**Selected text**

Tambo is chief executive of the National Heritage Project Company, which, using seed funding from the Department of Arts and Culture, is in the third year of planning an “audacious project” to create a garden populated with 400 to 500 life-sized bronze statues of Struggle veterans and freedom fighters dating from the 1600s to 1994.
The list includes Olive Schreiner, Charlotte Maxeke, King Hintsa, Thomas Mapikela and King Sekhikhune of the Pedi.
The figures will stand in a winding procession called “The Long March to Freedom” on a piece of land at the Groenkloof Nature Reserve, donated by the City of Tshwane. The park will feature a visitors’ centre, formal African craft market and Africa’s biggest water park.
Tambo said they hoped to break ground next year on the project, which is expected to cost between R700 million and R800m over the next five years.
“Heritage tourism is a massively growing aspect of international tourism, with the educated middle classes seeking otherness,” he told the committee. “Heritage is the show business of history. People should come, they should learn, and then they should play,” he said of the seemingly bizarre decision to mix the commemorative statues with a water park.

**Information shown**
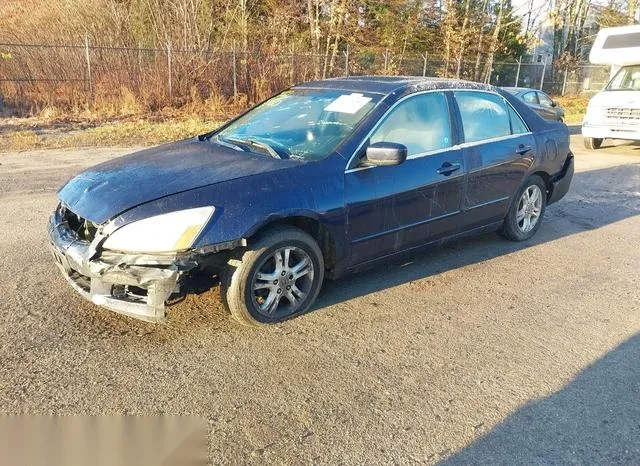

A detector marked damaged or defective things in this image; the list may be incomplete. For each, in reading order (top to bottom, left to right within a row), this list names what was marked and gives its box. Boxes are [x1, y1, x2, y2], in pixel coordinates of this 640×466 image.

**Exercise directions**
Write out the passage about the planned bronze statue park word for word, in full. The data was taken from a separate source.

**Result of this exercise**
Tambo is chief executive of the National Heritage Project Company, which, using seed funding from the Department of Arts and Culture, is in the third year of planning an “audacious project” to create a garden populated with 400 to 500 life-sized bronze statues of Struggle veterans and freedom fighters dating from the 1600s to 1994.
The list includes Olive Schreiner, Charlotte Maxeke, King Hintsa, Thomas Mapikela and King Sekhikhune of the Pedi.
The figures will stand in a winding procession called “The Long March to Freedom” on a piece of land at the Groenkloof Nature Reserve, donated by the City of Tshwane. The park will feature a visitors’ centre, formal African craft market and Africa’s biggest water park.
Tambo said they hoped to break ground next year on the project, which is expected to cost between R700 million and R800m over the next five years.
“Heritage tourism is a massively growing aspect of international tourism, with the educated middle classes seeking otherness,” he told the committee. “Heritage is the show business of history. People should come, they should learn, and then they should play,” he said of the seemingly bizarre decision to mix the commemorative statues with a water park.